There's a whole thing about Wrenn's wife feeling neglected by him, but Wrenn being really intense about how important she is to him. I don't know if it ties into what Milner told Anne when he questioned her about Gordon's death and she admitted she didn't want to see Greville all burned up. Milner explained his situation, and insisted to her that Greville was still the same man as before, but not if she left him. Did Mrs. Wrenn think her husband had changed, when that wasn't the case? Or maybe it's the closest we'll get to an explanation for Jane Milner leaving. She thought Paul wasn't the same minus his leg. Which means he isn't the same since she left.

Or maybe Wrenn ties into the whole theme of people not understanding the strain the soldiers are operating under. That ties into Sir Michael's past, decisions he made which gave Gordon leverage over him. Obviously it ties into Andrew, who by the end of the episode has been transferred to a training unit to teach new young pilots. His commander, at least, recognizes the strain he's under, and rather than punish him for "lack of moral fiber", he gives him the maximum amount of time he can to get back to the airfield, then transfers him to a position where he can still be useful, but not be in frontline combat. And that comes up again with Jamieson and Smythe, where Smythe seems very of the old-school, criticizing a pilot for not sitting at attention (what the hell does that even mean? Sitting at attention), wanting to know why the patients aren't in dress pajamas. But when it's all said and done, when Jamieson explains his reasons, like that the dress pjs made the patients feel like prisoners, and had buttons some patients found impossible to manage, Smythe listens and accepts.

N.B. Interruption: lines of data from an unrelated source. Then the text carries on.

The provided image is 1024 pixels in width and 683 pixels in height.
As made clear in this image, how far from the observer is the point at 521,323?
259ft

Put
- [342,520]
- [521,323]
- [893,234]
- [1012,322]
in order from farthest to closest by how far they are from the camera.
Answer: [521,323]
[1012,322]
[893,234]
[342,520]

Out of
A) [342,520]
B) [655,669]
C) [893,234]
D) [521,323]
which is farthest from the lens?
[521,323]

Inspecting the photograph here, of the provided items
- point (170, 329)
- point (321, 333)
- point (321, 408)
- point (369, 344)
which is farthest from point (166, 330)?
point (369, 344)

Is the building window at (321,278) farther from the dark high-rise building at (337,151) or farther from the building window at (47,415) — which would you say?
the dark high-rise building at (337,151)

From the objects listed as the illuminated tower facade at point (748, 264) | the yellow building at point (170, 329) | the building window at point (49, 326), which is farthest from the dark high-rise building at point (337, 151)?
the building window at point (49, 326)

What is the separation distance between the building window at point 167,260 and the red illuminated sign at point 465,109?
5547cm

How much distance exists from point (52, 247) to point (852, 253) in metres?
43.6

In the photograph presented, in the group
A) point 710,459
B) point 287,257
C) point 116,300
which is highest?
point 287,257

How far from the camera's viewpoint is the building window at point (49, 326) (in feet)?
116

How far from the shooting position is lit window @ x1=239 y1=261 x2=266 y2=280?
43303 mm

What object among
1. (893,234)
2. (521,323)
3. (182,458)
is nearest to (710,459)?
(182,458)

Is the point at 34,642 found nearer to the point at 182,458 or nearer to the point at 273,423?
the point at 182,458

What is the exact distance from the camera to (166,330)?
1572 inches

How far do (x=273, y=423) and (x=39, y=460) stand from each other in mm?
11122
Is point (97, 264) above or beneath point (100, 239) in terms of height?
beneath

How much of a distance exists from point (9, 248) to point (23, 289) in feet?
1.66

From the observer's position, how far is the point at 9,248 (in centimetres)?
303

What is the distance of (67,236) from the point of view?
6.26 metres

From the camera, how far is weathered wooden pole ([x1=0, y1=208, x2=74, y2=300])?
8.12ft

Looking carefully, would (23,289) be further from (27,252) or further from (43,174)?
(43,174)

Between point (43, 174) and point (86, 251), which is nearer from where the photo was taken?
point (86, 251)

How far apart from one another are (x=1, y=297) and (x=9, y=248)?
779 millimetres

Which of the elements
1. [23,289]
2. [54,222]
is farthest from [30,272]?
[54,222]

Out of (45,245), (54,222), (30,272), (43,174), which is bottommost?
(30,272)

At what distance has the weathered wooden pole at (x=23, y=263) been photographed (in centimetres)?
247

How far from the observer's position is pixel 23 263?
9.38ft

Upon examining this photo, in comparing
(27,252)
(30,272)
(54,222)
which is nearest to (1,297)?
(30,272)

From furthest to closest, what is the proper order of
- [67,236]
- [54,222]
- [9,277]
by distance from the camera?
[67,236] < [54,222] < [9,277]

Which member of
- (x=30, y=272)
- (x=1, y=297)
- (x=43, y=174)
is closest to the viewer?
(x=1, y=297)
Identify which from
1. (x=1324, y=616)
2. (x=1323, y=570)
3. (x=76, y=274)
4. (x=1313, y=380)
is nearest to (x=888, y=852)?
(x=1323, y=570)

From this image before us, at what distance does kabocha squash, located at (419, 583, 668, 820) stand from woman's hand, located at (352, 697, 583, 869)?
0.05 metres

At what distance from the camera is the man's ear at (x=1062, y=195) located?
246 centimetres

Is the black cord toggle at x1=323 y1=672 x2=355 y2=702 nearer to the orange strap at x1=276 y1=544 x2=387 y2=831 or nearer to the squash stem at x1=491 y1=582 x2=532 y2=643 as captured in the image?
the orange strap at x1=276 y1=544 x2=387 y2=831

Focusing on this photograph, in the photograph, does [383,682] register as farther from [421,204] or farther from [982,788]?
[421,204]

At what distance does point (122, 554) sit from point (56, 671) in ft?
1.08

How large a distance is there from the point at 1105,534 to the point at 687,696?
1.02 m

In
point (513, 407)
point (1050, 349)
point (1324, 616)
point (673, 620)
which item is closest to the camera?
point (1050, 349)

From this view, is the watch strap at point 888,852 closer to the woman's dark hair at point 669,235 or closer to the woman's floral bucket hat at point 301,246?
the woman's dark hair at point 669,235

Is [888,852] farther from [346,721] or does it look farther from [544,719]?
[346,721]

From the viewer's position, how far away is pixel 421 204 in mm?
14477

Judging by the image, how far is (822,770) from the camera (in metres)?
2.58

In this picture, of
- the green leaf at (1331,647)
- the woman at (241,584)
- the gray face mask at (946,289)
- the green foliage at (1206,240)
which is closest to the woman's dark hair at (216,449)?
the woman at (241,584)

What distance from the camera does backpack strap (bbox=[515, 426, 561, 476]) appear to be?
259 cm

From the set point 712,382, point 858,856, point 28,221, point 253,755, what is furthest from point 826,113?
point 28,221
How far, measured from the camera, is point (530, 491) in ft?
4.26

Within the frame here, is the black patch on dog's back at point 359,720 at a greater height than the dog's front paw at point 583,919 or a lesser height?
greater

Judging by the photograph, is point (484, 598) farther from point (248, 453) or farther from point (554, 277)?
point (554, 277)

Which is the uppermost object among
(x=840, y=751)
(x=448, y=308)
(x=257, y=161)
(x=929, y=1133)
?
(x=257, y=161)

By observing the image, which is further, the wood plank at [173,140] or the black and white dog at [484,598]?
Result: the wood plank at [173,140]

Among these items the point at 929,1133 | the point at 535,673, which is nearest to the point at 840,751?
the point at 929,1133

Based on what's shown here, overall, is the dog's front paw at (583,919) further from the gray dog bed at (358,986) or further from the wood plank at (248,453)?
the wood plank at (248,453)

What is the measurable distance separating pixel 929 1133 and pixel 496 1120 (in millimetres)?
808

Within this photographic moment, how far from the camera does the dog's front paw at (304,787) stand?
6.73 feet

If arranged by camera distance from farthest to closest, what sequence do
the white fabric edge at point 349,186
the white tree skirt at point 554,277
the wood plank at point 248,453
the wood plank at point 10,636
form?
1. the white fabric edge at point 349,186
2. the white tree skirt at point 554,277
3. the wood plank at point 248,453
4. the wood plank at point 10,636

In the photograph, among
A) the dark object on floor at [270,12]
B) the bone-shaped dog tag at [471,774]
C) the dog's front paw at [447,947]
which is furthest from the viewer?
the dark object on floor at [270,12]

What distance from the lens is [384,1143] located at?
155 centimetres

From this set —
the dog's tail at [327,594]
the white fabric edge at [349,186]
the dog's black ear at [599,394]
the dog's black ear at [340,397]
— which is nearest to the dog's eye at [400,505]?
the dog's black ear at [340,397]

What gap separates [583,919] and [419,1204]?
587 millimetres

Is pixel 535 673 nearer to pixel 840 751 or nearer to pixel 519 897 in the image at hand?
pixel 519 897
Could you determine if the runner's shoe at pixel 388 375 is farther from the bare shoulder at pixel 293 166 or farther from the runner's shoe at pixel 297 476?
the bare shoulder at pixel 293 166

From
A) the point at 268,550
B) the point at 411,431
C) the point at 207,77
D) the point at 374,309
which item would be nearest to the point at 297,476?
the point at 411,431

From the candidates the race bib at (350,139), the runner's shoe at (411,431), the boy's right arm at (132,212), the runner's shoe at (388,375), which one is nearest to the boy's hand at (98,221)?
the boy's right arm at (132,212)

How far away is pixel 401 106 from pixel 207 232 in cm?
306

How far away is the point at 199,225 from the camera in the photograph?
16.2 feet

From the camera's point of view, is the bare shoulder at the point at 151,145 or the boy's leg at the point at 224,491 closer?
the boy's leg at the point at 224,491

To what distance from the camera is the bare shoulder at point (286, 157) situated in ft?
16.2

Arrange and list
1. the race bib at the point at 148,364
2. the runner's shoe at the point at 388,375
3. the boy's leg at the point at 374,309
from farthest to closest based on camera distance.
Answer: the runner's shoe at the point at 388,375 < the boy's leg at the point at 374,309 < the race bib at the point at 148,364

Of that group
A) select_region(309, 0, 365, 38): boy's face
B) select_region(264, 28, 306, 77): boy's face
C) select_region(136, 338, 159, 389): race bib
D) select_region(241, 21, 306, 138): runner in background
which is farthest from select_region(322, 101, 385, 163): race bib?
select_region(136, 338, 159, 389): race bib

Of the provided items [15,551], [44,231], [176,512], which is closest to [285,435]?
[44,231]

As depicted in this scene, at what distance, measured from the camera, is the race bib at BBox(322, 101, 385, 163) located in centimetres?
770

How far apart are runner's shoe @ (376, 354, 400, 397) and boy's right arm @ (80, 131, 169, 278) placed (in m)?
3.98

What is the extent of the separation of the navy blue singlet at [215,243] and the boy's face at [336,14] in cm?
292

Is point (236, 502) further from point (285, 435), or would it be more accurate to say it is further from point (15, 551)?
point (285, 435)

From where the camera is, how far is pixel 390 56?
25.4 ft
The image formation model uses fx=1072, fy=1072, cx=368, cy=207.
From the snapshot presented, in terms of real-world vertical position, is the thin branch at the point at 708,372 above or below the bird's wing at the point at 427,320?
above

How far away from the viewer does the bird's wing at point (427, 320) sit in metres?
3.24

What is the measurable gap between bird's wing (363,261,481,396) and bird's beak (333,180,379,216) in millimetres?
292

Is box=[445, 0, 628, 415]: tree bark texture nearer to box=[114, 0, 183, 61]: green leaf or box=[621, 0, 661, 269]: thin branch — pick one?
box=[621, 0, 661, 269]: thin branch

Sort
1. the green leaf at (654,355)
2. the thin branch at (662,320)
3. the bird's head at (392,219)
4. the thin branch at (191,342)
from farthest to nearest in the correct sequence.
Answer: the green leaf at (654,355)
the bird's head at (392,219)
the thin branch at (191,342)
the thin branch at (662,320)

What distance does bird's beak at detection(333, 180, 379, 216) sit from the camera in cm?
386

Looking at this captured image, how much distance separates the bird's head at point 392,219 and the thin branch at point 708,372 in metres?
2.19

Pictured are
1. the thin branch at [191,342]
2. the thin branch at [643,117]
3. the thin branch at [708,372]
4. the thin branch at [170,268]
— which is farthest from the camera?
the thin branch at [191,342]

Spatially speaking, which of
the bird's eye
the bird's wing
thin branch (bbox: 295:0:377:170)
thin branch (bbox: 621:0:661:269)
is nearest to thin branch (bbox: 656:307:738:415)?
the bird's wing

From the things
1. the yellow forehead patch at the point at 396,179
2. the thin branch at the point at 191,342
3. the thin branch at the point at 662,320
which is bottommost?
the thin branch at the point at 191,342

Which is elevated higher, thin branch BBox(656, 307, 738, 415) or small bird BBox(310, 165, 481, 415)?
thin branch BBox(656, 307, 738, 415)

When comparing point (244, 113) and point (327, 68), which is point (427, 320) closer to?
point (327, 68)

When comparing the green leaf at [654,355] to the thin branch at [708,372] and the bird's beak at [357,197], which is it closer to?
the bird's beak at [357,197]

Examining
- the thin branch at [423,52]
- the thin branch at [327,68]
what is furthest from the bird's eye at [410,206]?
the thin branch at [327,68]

When we first see Foyle, he's visiting his wife's grave, and waiting for Andrew, who doesn't appear since he was on a mission. Foyle mentions to Sam that is wife has been gone 9 years now, which jibes with what we've heard previously. But definitely doesn't line up with Andrew telling Sam he was 8 when she passed. He'd have to be at least 13.

I did find it strange when they keep describing the acts of sabotage around the hospital as pranks. Some of it, sure, but someone putting disinfectant in milk doesn't sound like a prank. Seems like that would be something to avoid ingesting.